William Gibson + Christopher Walken… how could this go wrong?
Those of you who have read New Rose Hotel in “Burning Chrome” already know that this is a (very) short story about the 20/20 hindsight of a corporate underworld guy who’s just watched his “big score” turn to shit. Well, the movie works in a similar way, but is executed so terribly that I can’t believe it wasn’t completely re-edited before release.
The gist of things is that Willem Dafoe and Christopher Walken are plotting their “big score” to lure an invaluable scientist away from MAAS Biotech to Hosaka corp. They’re getting $100M for the defection, and they find a hottie hooker (same actress who played Yalena in xXx) who’s willing to seduce him for $1M. Dafoe, however, falls in love with her during the planning, and gets “blind” to what’s really going on.
Up to this point, everything is pretty Ok with the film. However, we’re at about the 60% mark when everything turns to shit… both in the story and the telling. Their scientist ends up dead, the girl vanishes, and the mob is going to kill everybody. Walken leaps to his death for no apparent reason, leaving Dafoe to go into hiding alone. Up to this point, the two things of interest in the movie are 1) Christopher Walken’s businessman-gangster performance, replete with one liners (“Waiter! Free coleslaw for EVERYBODY!!”) and 2) Asia Argento is smokin’ hot and more than slightly naked.
We then spend the next 30 minutes watching a sweating Willem Dafoe rub a pistol on his forehead while being taken back through bits and pieces of the movie, each with another second or two of dialog that was cut off the first time - revealing that the hooker was double crossing them and it would have been plainly obvious had he not been thinking with his pecker the whole time. Then, suddenly the credits roll… there’s really no end, it just when his lamentation catches up to the present. You’re wondering if he’s going to off himself with that gun he’s been playing with all night, or get out of this somehow, and they just roll the credits.
It’s unfortunate that only in the nearly unbearable “wrap up”, that consitutes the last half of the movie, is the film faithful to the manner it was presented in the book. The editing just doesn’t work, because we already know whodunnit and it’s painful spending 30 minutes being spoon-fed his process of figuring that out. It’s like watching Memento, but after the first half of the movie showed things in sequence straight through.
How it might have worked – Begin the movie with Dafoe hiding in the New Rose. We wonder why, and thus he can begin right off the bat to remember how he got there. Instead of remembering everything in sequence, we’re shown the highlights - just a very broad overview - and then certain sequences trigger a leap back to something we’ve already seen.
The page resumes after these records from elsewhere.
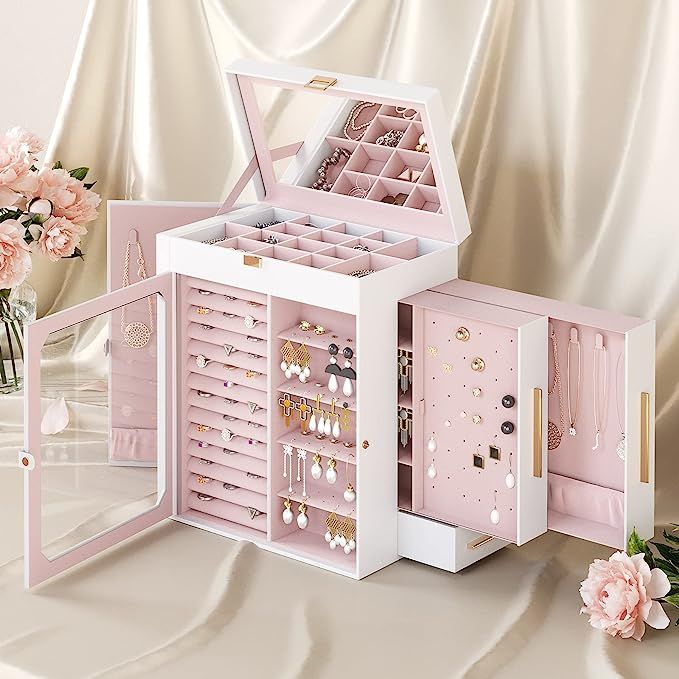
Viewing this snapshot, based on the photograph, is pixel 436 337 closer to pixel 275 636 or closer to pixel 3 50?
pixel 275 636

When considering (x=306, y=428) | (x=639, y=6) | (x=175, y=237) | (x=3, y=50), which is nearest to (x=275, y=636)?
(x=306, y=428)

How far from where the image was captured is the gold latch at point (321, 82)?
2.88 metres

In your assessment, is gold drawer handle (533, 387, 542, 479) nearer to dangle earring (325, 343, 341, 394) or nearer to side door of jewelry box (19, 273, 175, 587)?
dangle earring (325, 343, 341, 394)

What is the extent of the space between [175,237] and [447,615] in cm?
91

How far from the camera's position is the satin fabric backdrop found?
263 centimetres

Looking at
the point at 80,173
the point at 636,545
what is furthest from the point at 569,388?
the point at 80,173

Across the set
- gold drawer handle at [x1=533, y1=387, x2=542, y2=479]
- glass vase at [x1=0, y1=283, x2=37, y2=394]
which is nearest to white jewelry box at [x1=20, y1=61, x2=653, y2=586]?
gold drawer handle at [x1=533, y1=387, x2=542, y2=479]

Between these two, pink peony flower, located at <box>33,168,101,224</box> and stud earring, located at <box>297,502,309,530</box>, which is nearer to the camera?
stud earring, located at <box>297,502,309,530</box>

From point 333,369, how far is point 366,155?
1.76 ft

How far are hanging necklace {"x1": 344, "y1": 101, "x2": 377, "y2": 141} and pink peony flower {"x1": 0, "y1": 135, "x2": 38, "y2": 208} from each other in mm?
688

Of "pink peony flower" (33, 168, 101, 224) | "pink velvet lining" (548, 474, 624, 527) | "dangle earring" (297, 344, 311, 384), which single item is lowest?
"pink velvet lining" (548, 474, 624, 527)

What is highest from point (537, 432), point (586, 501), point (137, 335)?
point (137, 335)

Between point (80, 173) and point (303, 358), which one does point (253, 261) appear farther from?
Answer: point (80, 173)

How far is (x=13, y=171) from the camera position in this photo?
3.22m
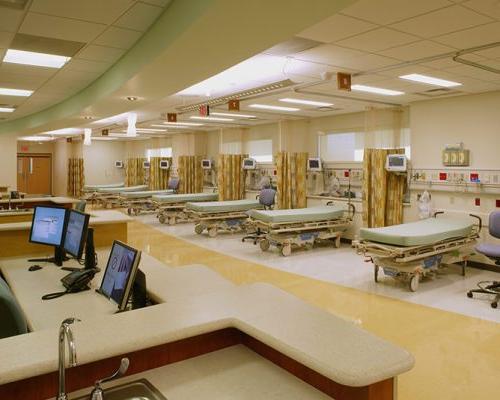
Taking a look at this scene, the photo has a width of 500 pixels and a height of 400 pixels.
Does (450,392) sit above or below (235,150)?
below

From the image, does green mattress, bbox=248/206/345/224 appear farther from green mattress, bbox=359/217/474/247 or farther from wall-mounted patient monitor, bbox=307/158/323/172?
green mattress, bbox=359/217/474/247

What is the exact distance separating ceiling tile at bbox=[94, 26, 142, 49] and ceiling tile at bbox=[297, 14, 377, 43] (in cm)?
160

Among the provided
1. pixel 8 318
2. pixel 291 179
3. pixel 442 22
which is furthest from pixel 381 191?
pixel 8 318

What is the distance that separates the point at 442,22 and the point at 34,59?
432cm

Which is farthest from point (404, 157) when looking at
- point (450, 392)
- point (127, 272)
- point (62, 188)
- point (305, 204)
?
point (62, 188)

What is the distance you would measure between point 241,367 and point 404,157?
6.40m

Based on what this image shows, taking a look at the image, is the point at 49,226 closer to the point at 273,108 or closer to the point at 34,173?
the point at 273,108

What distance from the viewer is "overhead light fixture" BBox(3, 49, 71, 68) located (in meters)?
4.67

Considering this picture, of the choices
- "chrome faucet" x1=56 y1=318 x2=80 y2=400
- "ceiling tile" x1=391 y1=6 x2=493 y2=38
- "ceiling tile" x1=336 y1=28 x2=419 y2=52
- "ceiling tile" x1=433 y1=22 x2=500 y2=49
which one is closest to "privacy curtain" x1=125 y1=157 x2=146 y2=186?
"ceiling tile" x1=336 y1=28 x2=419 y2=52

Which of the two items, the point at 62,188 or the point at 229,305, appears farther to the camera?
the point at 62,188

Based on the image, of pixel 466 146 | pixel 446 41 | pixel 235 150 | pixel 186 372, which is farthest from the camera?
pixel 235 150

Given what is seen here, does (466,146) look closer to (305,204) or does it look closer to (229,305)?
(305,204)

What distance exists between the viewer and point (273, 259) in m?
7.47

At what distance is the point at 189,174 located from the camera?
1371 cm
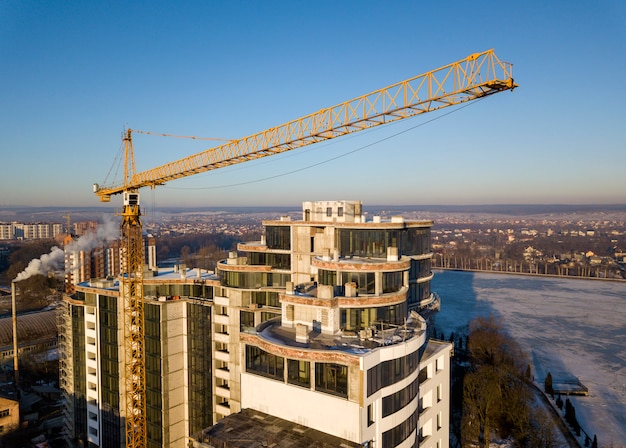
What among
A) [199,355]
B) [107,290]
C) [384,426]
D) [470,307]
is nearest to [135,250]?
[107,290]

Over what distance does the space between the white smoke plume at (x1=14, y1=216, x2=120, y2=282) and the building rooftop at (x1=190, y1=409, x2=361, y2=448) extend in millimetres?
79011

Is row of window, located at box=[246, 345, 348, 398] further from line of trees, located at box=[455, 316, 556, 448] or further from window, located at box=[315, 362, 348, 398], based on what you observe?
line of trees, located at box=[455, 316, 556, 448]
In these cases, show a few seconds of previously seen footage to orient the audience, and then allow it to flow into the unseen tidbit that is the tip-off. Then, show another “happy moment” to wash away our suspicions. Keep the audience undecided until at the end, a rapid series of these jumps back to damning signs of betrayal leaves us with the scene of the “smoking gun”, in this case the biochip that he found in her papers that was also seen on the news report about the virus in the lab. Give Dafoe a few minutes of final lamentation… then he decides to make a break for it. Fade to black. Sounds of running feet, pistol shots, running feet off into the distance. Roll credits.
With a proper re-edit the existing footage presented here could make a damn fine film. I’m near tempted to do it.